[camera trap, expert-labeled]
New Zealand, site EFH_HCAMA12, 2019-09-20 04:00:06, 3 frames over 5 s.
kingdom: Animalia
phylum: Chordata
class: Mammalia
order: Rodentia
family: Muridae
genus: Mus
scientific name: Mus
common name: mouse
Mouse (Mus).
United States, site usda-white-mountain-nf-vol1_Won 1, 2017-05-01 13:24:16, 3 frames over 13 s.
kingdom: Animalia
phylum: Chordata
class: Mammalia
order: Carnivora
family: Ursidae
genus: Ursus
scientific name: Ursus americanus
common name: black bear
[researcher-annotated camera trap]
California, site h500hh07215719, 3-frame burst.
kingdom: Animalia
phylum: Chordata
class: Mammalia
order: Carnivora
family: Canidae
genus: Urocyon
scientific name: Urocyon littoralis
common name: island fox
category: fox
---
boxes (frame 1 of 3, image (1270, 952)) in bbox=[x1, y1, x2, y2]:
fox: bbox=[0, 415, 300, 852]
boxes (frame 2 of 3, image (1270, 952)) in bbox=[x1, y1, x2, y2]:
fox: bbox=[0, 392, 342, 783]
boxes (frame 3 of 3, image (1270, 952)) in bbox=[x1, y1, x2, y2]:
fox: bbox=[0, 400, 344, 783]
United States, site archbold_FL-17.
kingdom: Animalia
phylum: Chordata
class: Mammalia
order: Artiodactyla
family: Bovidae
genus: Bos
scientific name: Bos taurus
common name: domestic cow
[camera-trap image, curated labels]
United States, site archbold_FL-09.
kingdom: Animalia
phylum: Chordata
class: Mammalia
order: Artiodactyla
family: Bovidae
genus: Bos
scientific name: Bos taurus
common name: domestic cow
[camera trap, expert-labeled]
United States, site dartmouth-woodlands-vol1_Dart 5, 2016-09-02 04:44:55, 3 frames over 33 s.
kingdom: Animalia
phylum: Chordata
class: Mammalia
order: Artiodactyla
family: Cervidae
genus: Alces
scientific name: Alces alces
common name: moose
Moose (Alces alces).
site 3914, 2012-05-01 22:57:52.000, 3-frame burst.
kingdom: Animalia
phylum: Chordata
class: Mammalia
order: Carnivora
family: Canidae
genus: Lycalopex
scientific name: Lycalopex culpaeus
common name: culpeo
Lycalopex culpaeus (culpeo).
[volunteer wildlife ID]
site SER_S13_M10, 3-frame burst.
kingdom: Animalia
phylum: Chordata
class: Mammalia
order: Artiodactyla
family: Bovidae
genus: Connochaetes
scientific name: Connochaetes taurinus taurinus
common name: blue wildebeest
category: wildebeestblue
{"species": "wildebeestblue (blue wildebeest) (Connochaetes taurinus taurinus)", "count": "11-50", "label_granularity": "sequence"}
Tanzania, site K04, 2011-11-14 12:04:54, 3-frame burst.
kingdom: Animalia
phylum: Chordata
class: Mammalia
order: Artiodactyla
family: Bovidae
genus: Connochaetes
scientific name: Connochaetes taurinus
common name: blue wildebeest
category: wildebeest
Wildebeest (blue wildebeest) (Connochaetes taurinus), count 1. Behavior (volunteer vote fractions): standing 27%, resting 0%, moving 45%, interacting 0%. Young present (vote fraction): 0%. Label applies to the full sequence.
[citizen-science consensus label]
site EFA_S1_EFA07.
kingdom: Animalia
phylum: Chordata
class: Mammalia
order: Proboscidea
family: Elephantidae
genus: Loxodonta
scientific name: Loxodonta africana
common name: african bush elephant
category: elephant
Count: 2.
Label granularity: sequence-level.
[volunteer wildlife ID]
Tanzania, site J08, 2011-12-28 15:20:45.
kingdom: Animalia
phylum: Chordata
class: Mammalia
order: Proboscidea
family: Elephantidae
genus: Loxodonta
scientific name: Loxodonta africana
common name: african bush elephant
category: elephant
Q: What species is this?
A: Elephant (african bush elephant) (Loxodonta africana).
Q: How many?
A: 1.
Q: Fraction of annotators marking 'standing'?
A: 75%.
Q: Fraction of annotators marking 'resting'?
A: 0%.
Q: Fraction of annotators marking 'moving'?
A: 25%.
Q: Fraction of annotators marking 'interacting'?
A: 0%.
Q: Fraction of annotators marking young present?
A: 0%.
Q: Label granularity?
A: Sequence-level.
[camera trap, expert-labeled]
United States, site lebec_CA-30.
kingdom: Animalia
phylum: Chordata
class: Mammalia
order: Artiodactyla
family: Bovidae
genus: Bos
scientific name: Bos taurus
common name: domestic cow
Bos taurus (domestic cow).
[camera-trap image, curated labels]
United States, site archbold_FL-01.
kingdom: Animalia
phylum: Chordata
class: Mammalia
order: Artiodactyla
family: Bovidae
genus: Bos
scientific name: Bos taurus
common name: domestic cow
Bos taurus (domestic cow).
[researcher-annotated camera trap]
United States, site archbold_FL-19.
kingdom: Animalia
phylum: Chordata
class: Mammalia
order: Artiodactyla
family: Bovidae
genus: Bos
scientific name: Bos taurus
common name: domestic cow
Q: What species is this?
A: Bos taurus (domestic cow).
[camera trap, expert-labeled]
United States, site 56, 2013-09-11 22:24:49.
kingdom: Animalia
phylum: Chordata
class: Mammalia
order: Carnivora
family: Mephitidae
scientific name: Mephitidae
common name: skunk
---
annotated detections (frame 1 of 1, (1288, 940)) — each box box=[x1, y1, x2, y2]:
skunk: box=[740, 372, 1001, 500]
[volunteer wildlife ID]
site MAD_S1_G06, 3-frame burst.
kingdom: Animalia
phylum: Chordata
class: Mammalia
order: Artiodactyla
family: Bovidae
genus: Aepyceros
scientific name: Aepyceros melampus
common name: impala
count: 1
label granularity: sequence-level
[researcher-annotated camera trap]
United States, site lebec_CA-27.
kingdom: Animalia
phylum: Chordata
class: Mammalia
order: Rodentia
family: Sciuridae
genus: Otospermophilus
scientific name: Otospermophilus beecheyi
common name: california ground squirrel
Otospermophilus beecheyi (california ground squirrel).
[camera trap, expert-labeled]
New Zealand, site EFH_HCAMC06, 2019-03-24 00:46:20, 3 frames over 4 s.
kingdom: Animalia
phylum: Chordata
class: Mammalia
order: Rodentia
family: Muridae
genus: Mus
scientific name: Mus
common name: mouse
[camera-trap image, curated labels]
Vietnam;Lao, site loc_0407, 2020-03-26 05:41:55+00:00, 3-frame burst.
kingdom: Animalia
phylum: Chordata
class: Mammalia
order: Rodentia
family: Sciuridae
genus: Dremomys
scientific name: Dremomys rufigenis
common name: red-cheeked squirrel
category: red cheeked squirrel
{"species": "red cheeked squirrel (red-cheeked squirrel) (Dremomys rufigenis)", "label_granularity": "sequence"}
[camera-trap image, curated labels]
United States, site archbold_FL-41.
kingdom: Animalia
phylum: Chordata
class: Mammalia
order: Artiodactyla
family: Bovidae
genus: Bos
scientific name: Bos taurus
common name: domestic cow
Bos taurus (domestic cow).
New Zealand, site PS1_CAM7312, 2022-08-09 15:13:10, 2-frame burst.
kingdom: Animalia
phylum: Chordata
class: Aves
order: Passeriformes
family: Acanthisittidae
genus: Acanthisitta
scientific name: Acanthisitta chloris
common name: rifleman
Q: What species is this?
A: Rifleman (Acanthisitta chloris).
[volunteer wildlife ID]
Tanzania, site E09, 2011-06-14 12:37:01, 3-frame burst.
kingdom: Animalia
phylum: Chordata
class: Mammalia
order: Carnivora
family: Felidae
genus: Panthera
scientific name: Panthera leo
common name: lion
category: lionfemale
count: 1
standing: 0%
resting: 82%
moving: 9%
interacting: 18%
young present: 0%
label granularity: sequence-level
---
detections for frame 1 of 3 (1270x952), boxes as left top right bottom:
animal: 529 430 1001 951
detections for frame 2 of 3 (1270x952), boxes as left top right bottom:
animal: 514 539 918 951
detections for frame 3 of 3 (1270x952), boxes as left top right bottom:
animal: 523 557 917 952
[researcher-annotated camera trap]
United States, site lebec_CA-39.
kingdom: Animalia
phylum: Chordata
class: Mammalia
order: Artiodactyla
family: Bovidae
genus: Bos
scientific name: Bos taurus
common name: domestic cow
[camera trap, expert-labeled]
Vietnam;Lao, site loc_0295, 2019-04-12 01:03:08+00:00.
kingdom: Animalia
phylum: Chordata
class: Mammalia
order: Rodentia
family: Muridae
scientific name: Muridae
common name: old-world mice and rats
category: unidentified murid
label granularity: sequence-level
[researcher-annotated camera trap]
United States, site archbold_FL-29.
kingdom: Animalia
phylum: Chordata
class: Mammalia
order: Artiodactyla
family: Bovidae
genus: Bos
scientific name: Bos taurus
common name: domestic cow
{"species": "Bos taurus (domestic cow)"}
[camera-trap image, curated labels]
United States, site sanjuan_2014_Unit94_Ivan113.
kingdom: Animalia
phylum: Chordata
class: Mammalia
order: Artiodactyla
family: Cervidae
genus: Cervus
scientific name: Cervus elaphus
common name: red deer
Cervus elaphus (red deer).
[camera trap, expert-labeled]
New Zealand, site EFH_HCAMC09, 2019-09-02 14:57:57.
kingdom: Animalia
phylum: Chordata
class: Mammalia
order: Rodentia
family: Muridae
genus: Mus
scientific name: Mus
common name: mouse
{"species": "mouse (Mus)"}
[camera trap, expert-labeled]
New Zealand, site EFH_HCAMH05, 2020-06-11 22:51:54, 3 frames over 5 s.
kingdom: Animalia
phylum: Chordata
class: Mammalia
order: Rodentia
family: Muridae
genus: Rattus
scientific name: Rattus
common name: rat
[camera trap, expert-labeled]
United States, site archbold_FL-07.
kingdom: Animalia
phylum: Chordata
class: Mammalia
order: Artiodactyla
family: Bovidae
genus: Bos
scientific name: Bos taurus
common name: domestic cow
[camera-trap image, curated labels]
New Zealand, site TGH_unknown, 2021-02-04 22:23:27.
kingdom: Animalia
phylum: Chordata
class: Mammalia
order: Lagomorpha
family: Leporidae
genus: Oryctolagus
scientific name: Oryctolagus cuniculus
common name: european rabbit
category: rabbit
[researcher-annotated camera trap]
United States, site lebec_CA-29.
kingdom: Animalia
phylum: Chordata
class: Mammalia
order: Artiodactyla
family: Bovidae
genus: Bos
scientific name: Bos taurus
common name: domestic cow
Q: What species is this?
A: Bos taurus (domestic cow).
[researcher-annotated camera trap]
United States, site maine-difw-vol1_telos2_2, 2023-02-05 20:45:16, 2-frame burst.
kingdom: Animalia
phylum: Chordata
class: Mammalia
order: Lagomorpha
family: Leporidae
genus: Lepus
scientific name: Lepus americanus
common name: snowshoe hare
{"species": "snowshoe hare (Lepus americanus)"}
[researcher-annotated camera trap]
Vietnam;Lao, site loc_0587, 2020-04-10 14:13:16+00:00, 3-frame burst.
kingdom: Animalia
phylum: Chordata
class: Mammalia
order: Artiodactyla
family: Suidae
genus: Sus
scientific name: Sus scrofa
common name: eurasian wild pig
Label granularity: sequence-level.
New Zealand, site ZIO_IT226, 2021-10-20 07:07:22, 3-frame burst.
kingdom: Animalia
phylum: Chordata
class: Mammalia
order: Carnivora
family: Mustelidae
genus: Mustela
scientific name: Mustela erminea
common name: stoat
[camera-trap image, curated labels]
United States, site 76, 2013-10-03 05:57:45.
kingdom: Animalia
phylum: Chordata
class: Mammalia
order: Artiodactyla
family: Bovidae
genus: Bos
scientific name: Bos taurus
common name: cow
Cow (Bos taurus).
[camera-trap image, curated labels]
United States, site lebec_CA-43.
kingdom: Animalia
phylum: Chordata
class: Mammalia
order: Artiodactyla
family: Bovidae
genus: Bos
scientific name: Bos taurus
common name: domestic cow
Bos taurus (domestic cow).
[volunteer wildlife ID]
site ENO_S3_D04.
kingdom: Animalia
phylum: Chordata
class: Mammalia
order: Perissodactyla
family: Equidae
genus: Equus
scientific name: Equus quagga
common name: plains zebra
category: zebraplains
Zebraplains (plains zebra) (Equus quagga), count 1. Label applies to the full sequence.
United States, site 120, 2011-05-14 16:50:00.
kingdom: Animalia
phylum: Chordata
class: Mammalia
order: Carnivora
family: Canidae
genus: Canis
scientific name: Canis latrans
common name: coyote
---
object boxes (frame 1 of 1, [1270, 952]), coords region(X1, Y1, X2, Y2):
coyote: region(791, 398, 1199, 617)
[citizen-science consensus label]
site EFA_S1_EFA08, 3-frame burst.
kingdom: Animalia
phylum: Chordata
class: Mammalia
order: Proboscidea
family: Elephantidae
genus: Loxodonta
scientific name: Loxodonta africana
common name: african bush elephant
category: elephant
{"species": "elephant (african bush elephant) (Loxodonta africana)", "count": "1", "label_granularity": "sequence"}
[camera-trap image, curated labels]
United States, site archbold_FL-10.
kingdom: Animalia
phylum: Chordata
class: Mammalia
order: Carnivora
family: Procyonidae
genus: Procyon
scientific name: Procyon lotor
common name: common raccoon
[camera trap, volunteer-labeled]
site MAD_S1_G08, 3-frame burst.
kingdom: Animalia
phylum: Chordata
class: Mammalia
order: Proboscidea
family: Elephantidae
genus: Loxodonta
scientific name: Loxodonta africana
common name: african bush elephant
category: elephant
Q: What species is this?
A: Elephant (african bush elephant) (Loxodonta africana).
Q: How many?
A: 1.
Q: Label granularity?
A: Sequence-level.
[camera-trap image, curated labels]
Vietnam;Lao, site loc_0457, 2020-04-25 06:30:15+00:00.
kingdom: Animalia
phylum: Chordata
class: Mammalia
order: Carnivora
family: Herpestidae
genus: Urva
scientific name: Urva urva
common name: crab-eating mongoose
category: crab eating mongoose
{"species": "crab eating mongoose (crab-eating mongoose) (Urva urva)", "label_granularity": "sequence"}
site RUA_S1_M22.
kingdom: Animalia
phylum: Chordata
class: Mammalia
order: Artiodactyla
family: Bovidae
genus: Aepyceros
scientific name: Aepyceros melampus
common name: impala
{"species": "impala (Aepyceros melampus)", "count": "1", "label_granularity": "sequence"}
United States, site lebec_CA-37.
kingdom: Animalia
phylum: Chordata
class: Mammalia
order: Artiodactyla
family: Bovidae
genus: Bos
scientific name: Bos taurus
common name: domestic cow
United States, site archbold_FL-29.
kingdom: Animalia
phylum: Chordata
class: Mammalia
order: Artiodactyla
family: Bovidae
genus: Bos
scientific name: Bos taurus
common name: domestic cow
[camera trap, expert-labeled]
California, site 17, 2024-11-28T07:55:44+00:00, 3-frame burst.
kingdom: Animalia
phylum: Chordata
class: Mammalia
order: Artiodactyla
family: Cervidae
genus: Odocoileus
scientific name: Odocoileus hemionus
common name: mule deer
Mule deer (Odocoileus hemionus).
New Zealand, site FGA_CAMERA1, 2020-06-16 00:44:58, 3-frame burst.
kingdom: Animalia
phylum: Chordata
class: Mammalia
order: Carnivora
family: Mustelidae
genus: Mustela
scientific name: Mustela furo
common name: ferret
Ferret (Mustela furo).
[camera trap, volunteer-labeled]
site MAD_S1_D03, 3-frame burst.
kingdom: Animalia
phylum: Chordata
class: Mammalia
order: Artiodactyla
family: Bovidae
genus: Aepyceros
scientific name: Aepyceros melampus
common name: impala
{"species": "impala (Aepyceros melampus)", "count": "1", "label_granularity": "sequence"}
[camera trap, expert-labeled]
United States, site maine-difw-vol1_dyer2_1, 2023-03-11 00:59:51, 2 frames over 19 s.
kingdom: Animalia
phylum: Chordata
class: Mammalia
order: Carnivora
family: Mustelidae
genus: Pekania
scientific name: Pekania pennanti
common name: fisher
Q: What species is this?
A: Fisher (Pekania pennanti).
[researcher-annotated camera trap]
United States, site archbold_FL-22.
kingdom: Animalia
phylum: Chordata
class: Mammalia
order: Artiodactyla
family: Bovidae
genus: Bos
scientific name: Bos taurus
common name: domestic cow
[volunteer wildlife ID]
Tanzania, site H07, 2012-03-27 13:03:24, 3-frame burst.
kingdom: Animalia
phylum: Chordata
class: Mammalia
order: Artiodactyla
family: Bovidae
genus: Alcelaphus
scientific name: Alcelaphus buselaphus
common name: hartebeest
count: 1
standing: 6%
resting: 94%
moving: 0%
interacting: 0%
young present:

· · ·

→ Aim of the exercise
Report every line containing the string "Zealand" in the material.

→ Reply
New Zealand, site EFH_HCAMA12, 2019-09-20 04:00:06, 3 frames over 5 s.
New Zealand, site EFH_HCAMC06, 2019-03-24 00:46:20, 3 frames over 4 s.
New Zealand, site PS1_CAM7312, 2022-08-09 15:13:10, 2-frame burst.
New Zealand, site EFH_HCAMC09, 2019-09-02 14:57:57.
New Zealand, site EFH_HCAMH05, 2020-06-11 22:51:54, 3 frames over 5 s.
New Zealand, site TGH_unknown, 2021-02-04 22:23:27.
New Zealand, site ZIO_IT226, 2021-10-20 07:07:22, 3-frame burst.
New Zealand, site FGA_CAMERA1, 2020-06-16 00:44:58, 3-frame burst.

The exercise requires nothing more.